The INSS and COVID-19

From the outset, the INSS was deeply involved in coordinating the inter-agency process responsible for formulating Israel’s response to the COVID crisis and even its implementation in the early months. By April 2020 the INSS had developed a comprehensive plan for addressing the crisis in consultation with the relevant ministries, public sector institutions, think tanks, academics and a special INSS COVID task force.  Its limitations as an operational body rapidly became apparent, however, and responsibility for implementation was transferred to an inter-agency task force headed by the IDF and Mossad, and subsequently – and prematurely – disbanded.[4]

What had initially appeared to be a highly successful response, rapidly deteriorated into one of the least successful ones in the developed world. Partisan politics, including rivalries between the Premier and other leaders, exacerbated by bureaucratic politics, especially between the Health and Finance Ministries,[5] largely account for the change. In a desperate attempt to contain the spread of the virus, a special “Coronavirus Czar” was appointed, although the INSS remained an important source of advice to the Premier and continued to provide the support mechanism for the “Corona Cabinet”.


The INSS has faced broad criticism from within the national security establishment and beyond, for its ostensible failure to fulfill the roles assigned to it and its lack of influence. While some of the criticism has certainly been warranted, it also reflected a degree of bureaucratic rivalry and, no less importantly, a lack of understanding of what an NSC type body is actually designed to do. When viewed from this perspective, and once it had been assigned a role of importance by the Premier, the INSS rapidly became a major player. More recently, Prime Minister Netanyahu has taken to stressing publicly that various issues of importance had been considered by the INSS and that policies adopted reflected its recommendations. In so doing, the INSS became the public face of policy and provided an important degree of policy legitimization.

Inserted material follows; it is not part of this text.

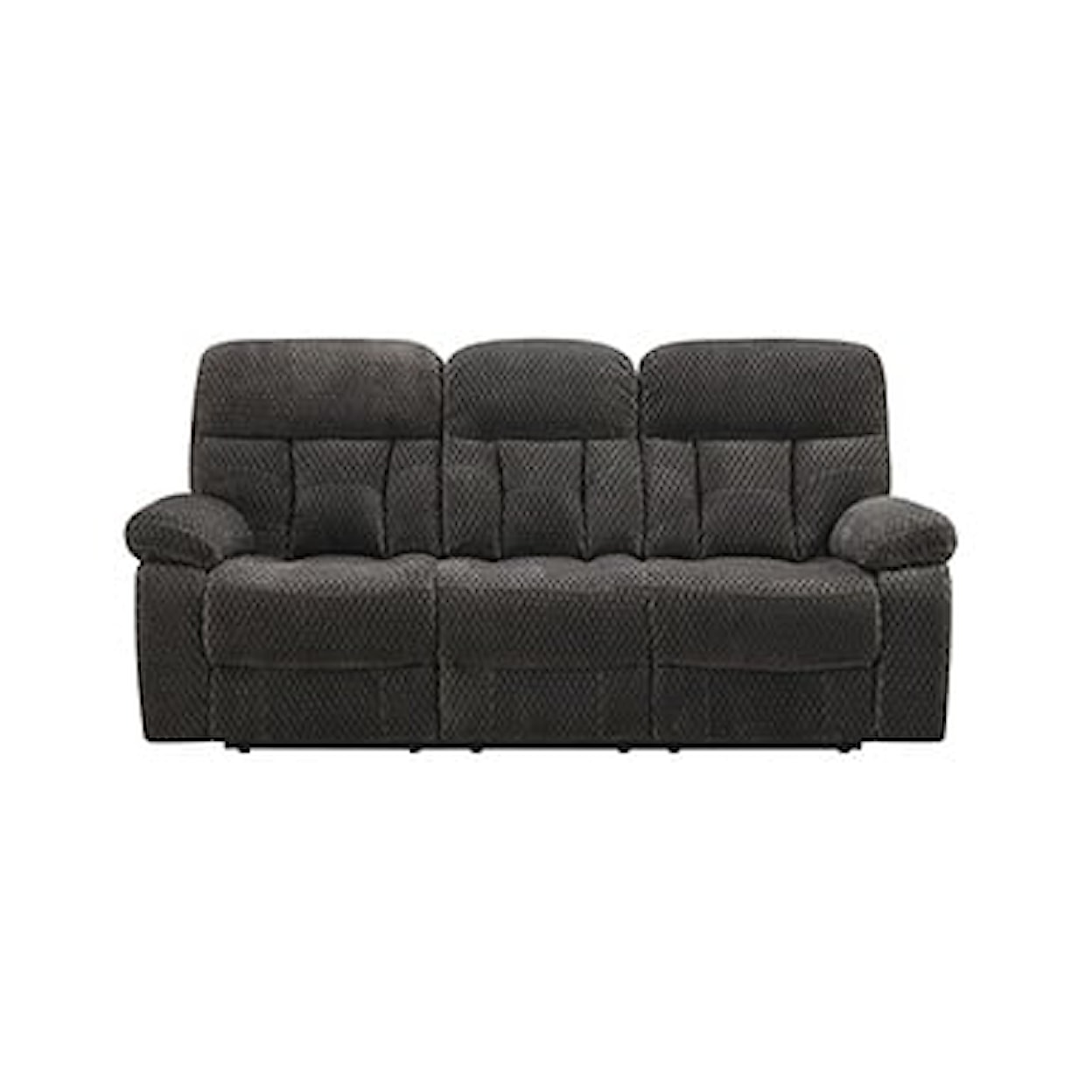 New Classic Bravo Sofa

As  one  who was “present at the creation”,[6] serving on the INSS for its first five formative years, I opined at the time that if it took the American NSC fifteen years to become the highly influential body we know today it would likely take closer to thirty years in Israel’s case. An advisory mechanism designed for a hierarchical presidential system is not a natural graft for a fractious parliamentary coalition system. At the twenty-year point, this forecast does not appear to have been wide of the mark.

[1] Except where explicitly stated, this chapter draws on interviews conducted with senior officials of the INSS, current or recent, and the author’s own experience having served on the INSS in its early years. It also draws on the following works by the author: Freilich, C. D., Zion’s Dilemmas: How Israel Makes National Security Policy, Cornell, 2012 and National Security Decision-Making in Israel: Improving the Process, Middle East Journal, v67 #2 Spring 2013, pp. 257-267.

[2] At least as of the end of 2020, the time of this writing.

[3] Tsafrir Rinat and Alif Benn, Haaretz, November 15, 2002; The IDF and the Lessons of the Second Lebanon War, Mideast Security and Policy Studies # 85, Begin Sadat Center, Ramat Gan, December 2010.



[6] The title of Dean Atchison’s autobiography, including his account of the American NSA’s early years.